Where these headphones differ to what we are all used to, is that the ear piece sits in front of the ear rather than in the ear. The benefit here is that as well as listening to your music while exercising you can also hear everything going on around you also, oncoming traffic etc. So can everyone on my commute to work on the canal path, GO AND BUY THESE NOW!!! It's so frustrating trying to pass people on the narrow path whether I'm cycling or running and they are plugged into their own little world without a care or thought to anyone around them!!!.....Sorry, moan over back to the review!

So how does this all work I hear you ask? Well the headphones use bone conduction technology. The sound transfers to the inner ear via through the cheekbone rather than through the ear. Clever stuff!

Does it work? Yep, perfectly. The sound is good enough; ok its not at the very top end of sound quality, but plenty good enough while exercising and at the same time you are aware of everything going on around you.

As well as lightweight, most importantly they are sweat and water resistant, and feature an on/off switch, volume control, an in-line mic, a micro USB charging port (yes they need to be charged once in a while, the only downside) and a 3.5mm gold plated standard connector that fits most smart phones and tablets.

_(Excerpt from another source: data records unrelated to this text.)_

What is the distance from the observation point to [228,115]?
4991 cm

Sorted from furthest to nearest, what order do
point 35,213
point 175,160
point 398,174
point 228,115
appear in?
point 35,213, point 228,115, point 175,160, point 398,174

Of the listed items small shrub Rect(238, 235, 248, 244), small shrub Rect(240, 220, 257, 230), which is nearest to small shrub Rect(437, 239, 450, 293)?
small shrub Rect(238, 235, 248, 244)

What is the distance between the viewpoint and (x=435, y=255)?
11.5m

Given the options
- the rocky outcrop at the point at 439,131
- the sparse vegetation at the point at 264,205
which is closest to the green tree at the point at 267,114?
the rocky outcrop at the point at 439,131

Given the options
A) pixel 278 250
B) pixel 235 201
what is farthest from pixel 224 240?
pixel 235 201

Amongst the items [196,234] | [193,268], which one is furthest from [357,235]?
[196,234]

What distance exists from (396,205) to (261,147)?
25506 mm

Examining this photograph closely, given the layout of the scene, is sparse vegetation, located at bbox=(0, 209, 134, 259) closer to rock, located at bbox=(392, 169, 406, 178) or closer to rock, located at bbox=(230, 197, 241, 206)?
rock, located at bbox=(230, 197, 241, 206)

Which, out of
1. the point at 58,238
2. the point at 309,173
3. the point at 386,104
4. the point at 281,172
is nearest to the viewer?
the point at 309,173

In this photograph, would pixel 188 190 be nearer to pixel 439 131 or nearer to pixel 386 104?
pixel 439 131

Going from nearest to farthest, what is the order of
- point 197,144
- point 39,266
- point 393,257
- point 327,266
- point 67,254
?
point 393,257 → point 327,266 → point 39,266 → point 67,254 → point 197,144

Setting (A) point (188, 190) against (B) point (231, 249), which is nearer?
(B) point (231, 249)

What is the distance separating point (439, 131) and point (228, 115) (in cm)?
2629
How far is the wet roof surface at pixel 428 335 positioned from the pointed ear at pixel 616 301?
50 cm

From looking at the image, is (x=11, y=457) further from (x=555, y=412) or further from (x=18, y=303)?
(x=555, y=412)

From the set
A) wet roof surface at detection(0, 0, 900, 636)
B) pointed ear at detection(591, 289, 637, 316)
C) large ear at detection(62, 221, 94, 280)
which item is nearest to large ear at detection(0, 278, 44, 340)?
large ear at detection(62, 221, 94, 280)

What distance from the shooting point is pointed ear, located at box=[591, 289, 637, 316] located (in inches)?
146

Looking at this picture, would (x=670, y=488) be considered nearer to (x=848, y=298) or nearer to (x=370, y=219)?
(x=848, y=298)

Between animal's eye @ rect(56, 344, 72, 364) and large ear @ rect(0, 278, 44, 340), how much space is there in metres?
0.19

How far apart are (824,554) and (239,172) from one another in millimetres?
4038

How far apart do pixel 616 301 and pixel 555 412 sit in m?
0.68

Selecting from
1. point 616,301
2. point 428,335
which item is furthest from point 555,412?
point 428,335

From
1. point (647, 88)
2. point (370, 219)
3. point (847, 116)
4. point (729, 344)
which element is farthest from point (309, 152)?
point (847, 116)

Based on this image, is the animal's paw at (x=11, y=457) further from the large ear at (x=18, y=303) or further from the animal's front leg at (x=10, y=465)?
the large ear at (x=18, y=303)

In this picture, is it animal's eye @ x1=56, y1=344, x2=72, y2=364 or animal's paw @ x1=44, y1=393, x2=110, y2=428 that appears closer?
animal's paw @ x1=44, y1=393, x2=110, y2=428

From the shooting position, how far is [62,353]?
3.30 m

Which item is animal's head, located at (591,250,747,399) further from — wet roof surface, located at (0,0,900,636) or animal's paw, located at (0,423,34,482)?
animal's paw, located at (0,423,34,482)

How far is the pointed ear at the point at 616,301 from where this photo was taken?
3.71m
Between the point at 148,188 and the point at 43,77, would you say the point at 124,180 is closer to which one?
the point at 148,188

It also comes with a water repellent storage box and a lifetime warranty.
The head-strap sits around and behind the head which is comfortable and although I shouldn't of with my injured ankle; when I did sneak out for a short run to try the headphones they stayed in place nicely.
£69.95 seems to be the RRP on most sites, and I would recommend to anyone who exercises outdoors. I wouldn't recommend for using at home, as they do bleed quite a lot of sound, so a little annoying for anyone sitting near you.